Values and standards were different then. This was at a time when William
Crookes owned a journal and could publish his results without peer review
-- let's not jump to contusions!
You can find a bit more on this at
http://www.abc.net.au/science/slab/macinnis/story.htm
Paul Williams answered:
Chris or Ian would know much more on this.
My limited understanding leads me to accept the following quote:
"As he [Fisher] points out, Mendel clearly had his hypothesis in mind before
completing all his work and therefore rejected certain numerical ratios.

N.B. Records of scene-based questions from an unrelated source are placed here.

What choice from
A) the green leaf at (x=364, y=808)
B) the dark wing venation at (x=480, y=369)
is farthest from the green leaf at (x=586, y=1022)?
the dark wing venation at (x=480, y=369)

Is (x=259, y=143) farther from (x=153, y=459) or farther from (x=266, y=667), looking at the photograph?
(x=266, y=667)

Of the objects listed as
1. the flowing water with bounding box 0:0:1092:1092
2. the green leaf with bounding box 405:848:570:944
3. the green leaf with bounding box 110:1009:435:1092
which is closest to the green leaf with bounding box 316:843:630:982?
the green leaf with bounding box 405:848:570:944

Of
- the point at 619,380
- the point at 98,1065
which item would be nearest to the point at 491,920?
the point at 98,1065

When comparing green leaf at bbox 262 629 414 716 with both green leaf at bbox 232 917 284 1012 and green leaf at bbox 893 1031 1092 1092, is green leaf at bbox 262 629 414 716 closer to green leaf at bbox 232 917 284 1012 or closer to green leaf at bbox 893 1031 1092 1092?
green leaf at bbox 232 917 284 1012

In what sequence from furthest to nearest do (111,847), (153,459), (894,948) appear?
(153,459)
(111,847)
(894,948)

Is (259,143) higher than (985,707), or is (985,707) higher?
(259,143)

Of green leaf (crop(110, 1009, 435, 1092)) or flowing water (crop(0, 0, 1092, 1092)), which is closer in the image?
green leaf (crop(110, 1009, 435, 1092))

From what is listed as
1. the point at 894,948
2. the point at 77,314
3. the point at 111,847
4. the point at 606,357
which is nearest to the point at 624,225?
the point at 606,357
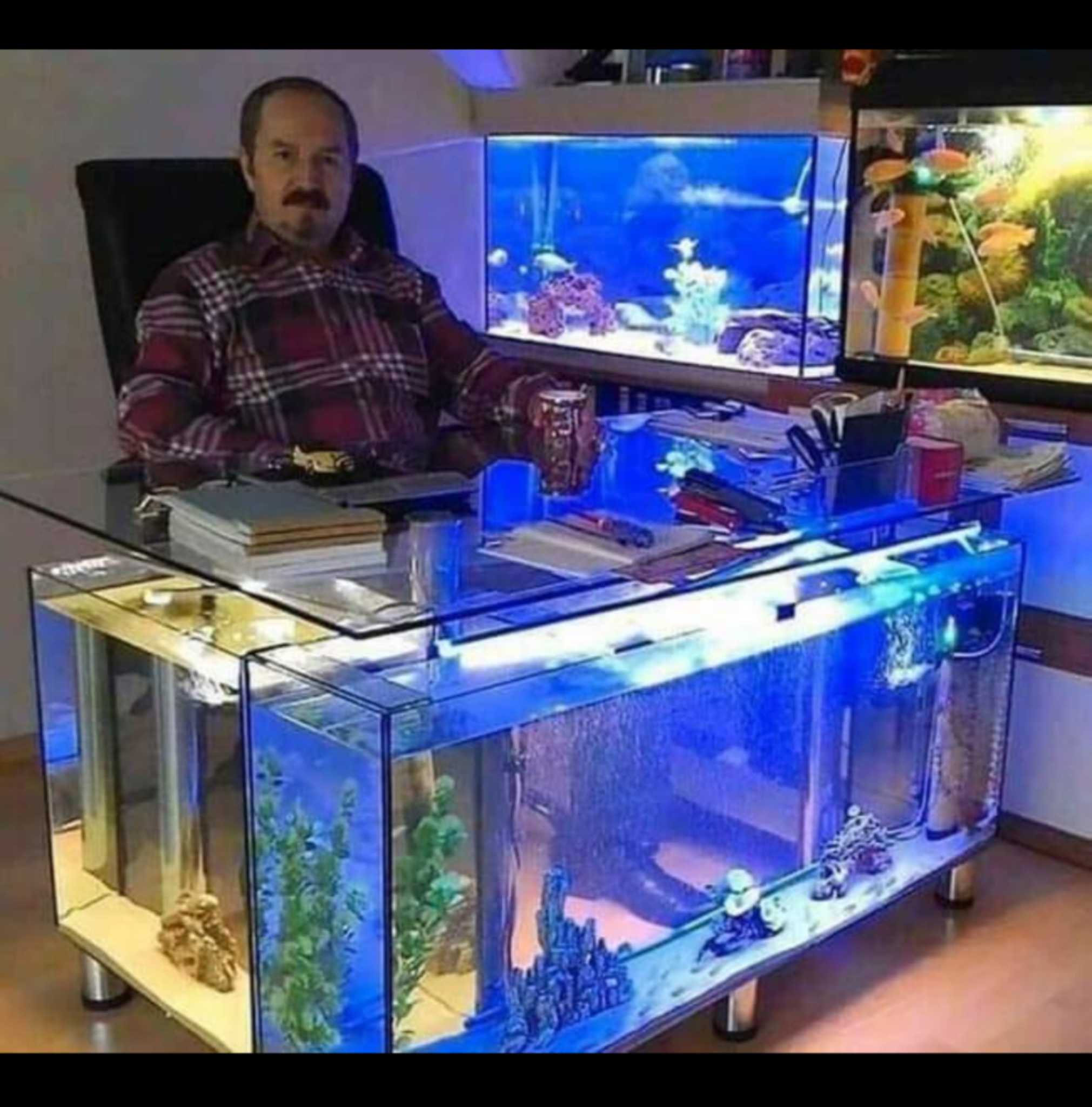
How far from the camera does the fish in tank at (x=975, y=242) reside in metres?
2.44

It is also clear, as Fisher deduces, that Mendel did not classify all the
pea plants and seeds he grew. Presumably he classified enough to convince
himself that the result was as expected. It is perfectly natural under these
circumstances to keep running totals as counts are made. If, then, one stops
when the ratio "looks good", statistically the result will be biased in favor
of the hypothesis. A seemingly "bad" fit may be perfectly plausible statistically,
but one may not think so and add more data to see if it improves, thereby
raising interesting questions, some mathematical and some psychological."
[Beadle (1967: 338)]
http://www.mendelweb.org/MWsapp.html
Ray
wrote:
No Kevin, nothing like that.
Mendel just committed the 'no no' of suggesting a bigger sample of data was
used. Not so much by fact of actual suggestion but by inferance.
Probably best to give you the full quote and reference.
From: A.Kohn, "False Prophets" Basic Blackwood Ltd., Oxford 1986 p60.
quote: "Often recognised as the father of modern genetics. His 1865
paper on inheritance in the garden pea was rediscovered in 1900. Mendel's
tabulations demonstrated statistical obedience to the laws of chance. Traits
such as roundness or colour were transmitted from generation to generation;
combinations being reshuffled in each generation. In 1936, Sir Ronald
Fisher, replicating Mendel's work, concluded that the ratios suggested by
Mendel indicated he stopped counting when he arrived at the expected and
desired number."
end quote
Not a fraud, more of a tiny wiggle than a warp.
Though I suppose it depends upon how sharp the focus on ethics need be.
In the 19th century and early 20th, no big deal, but today it could definitely
get you canned. In any case, I see no record of Fisher's claims being
tested in this extract from Kohn's book.